Community Articles

pvillard · ‎04-28-2016

HDF/NiFi is a key element in the architectural transformations with the future of data. It is a great tool to manage data flows but it also provides means to access data in motion as a stream source. This feature gives an easy way to expose data endpoints in data flows allowing users to access the data as soon as possible and perform desired analytics, online machine learning, etc.

Use case description

In this article, I will describe how to easily implement the following scenario:

Use Apache NiFi to gather tweets filtered on specifics terms,
Use Apache Spark streaming to retrieve the data, transform it and store it into an Apache Hive table,
Use Apache Zeppelin to access the data and display real-time analytics.

This example will use the US Presidential Election as a subject and will show:

The frequency of tweets mentioning twitter accounts of one of the main candidates: Ted Cruz, Donald Trump, Hillary Clinton and Bernie Sanders.
A sentiment analysis of the tweets with the percentage of negative, positive and neutral tweets for each one of the candidates.

Note: it exists similar examples where tweets are directly retrieved from Spark using a specific connector. This use case is to demonstrate how easy it is to connect NiFi with Spark and, from this point, to perform stream analytics on a large variety of data.

Prerequisites

To implement this use case, I downloaded the HDP 2.4 Sandbox and installed it following the recommendations.

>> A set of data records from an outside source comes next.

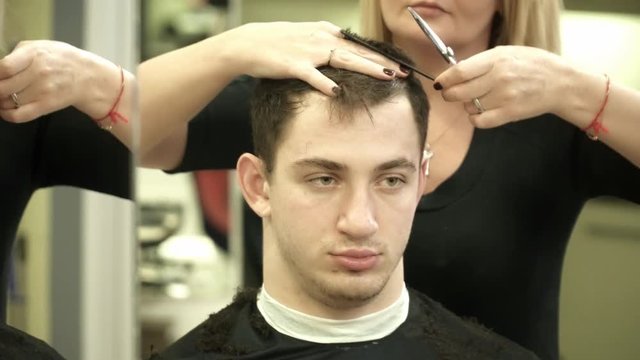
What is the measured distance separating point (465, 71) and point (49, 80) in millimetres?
471

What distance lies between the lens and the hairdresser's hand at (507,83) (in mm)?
891

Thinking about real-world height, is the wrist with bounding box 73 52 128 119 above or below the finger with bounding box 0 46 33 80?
below

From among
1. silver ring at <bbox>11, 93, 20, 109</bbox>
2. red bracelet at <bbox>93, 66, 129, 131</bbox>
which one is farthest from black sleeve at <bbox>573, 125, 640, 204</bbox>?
silver ring at <bbox>11, 93, 20, 109</bbox>

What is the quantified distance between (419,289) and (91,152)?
439mm

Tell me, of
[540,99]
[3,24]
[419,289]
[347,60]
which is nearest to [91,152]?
[3,24]

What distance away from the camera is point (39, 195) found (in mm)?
879

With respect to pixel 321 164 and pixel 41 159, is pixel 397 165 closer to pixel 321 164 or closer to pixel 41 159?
pixel 321 164

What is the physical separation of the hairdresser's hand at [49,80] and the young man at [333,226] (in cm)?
19

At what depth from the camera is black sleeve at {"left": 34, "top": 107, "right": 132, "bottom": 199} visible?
2.85ft

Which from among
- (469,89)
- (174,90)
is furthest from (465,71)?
(174,90)

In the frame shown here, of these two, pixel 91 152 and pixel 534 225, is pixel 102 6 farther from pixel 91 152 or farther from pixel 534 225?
pixel 534 225

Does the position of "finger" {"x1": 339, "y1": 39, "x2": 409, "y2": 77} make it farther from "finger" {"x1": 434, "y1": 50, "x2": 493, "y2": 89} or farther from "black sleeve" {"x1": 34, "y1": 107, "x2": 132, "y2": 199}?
"black sleeve" {"x1": 34, "y1": 107, "x2": 132, "y2": 199}

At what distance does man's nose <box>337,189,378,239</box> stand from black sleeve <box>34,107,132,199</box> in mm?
277

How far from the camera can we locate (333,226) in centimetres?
89
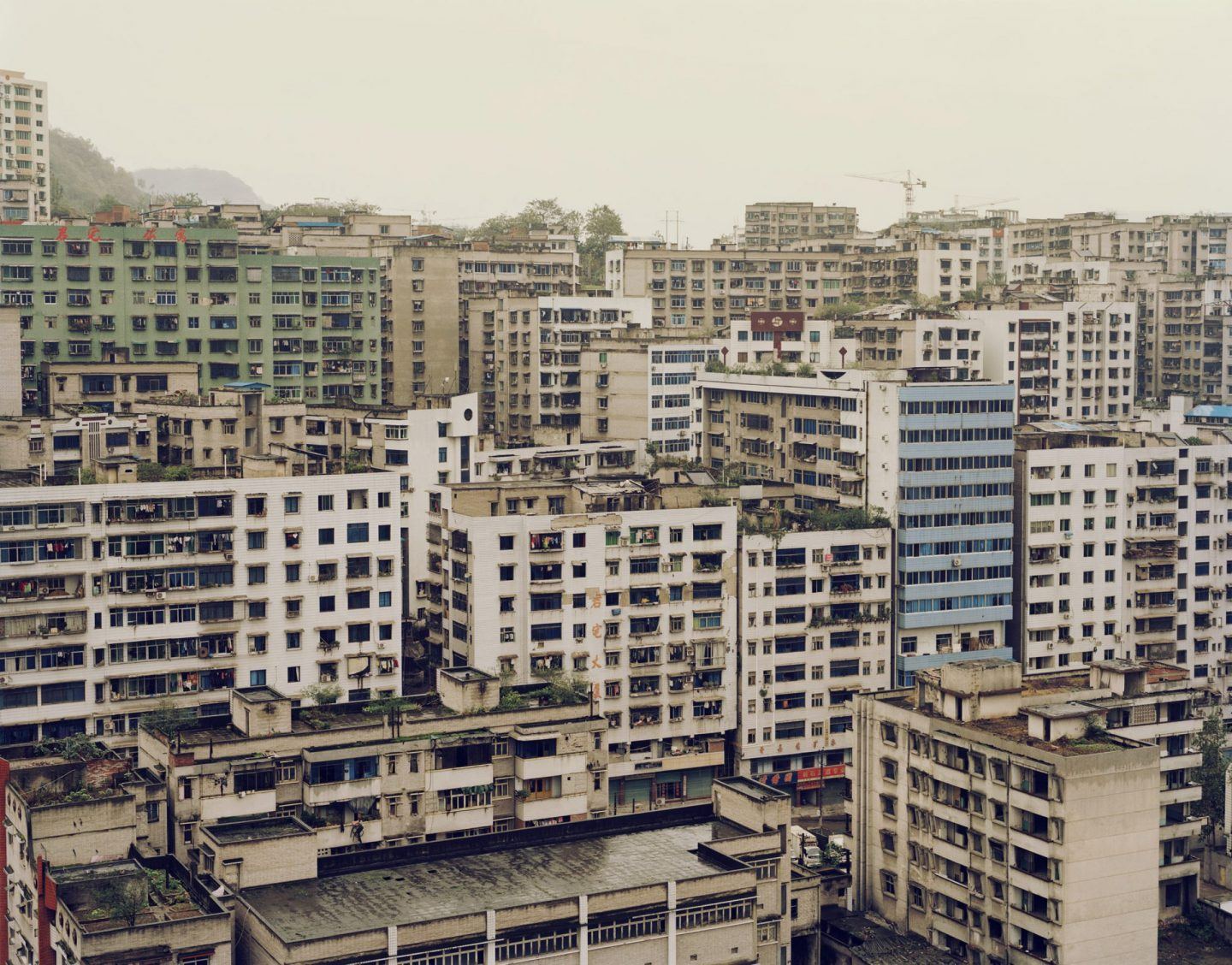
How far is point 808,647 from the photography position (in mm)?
82312

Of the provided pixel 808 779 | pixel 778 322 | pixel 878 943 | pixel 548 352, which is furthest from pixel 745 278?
pixel 878 943

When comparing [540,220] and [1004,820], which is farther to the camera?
[540,220]

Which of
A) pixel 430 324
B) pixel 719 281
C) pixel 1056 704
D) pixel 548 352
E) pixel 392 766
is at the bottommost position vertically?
pixel 392 766

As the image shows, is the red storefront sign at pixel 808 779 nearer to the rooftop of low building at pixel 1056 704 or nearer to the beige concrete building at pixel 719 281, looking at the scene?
the rooftop of low building at pixel 1056 704

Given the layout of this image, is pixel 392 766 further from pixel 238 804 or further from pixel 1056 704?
pixel 1056 704

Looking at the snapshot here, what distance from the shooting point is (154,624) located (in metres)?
71.8

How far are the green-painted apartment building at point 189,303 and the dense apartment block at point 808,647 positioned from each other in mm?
34574

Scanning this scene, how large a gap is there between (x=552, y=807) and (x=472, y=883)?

Then, I used Ambari to add and install NiFi. Before running installation, I changed few parameters in the configuration to allow site-to-site communications between NiFi and Spark:

# Site to Site properties
nifi.remote.input.socket.host=127.0.0.1
nifi.remote.input.socket.port=9999
nifi.remote.input.secure=false

Once NiFi is installed, it is possible to access the NiFi GUI on port 9090 (depending of your installation, you may need to add a port forwarding rule to allow this access).

NiFi data flow to retrieve tweets

To retrieve tweets in NiFi, I just drag and drop a GetTwitter processor where I set the following parameters:

Endpoint set to Filter Endpoint
I set my Twitter App credentials provided by Twitter
I set the terms to filter on to : "@tedcruz,@realDonaldTrump,@HillaryClinton,@BernieSanders"

Then I drag and drop an Output port named "toSpark" and I connect the two with the success relationship. That's all on NiFi side!

Zeppelin notebook

Then I access Zeppelin notebook on port 9995 and I create a new notebook to run my analytics.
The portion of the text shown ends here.